### EXERCISE DESCRIPTION
Across the entries below, how many lines contain the string "Honda"? Give only the count.

### GIVEN DATA
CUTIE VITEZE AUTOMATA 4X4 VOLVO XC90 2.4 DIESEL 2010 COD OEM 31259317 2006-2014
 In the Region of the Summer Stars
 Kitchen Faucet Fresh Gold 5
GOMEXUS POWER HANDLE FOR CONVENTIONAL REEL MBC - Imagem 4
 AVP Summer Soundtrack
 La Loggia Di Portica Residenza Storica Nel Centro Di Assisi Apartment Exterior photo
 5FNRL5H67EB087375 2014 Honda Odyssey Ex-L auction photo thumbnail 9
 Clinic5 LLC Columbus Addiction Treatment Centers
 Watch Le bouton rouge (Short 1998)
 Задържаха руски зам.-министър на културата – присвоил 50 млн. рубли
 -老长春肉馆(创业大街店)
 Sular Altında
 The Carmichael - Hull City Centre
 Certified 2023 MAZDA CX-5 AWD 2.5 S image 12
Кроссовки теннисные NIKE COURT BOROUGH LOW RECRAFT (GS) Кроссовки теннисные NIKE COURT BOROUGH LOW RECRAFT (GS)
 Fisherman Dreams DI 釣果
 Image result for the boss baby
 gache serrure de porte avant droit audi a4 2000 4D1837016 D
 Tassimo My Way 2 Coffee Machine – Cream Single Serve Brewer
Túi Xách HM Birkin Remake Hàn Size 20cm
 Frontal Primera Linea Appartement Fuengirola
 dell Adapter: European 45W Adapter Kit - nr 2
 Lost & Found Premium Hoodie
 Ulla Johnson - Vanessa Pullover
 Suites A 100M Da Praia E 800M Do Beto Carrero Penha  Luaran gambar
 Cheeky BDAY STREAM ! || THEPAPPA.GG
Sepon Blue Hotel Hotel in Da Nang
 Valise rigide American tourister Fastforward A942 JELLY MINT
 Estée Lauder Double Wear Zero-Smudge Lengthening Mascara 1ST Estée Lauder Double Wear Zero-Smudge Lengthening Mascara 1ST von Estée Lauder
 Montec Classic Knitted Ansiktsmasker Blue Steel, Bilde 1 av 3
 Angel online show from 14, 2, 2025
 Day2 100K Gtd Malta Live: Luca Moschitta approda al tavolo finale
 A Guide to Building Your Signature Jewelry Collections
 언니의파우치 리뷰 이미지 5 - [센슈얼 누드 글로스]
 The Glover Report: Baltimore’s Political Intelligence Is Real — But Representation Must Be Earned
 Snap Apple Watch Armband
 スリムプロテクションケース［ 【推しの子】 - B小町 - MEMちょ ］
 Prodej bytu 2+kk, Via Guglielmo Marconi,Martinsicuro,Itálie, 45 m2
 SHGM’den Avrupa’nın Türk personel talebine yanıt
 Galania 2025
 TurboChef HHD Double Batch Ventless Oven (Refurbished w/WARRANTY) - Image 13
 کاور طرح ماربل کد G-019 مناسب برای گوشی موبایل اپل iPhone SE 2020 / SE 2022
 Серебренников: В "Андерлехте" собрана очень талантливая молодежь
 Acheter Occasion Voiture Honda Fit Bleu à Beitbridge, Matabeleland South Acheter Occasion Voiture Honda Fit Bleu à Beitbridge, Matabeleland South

### SOLUTION TO THE EXERCISE
2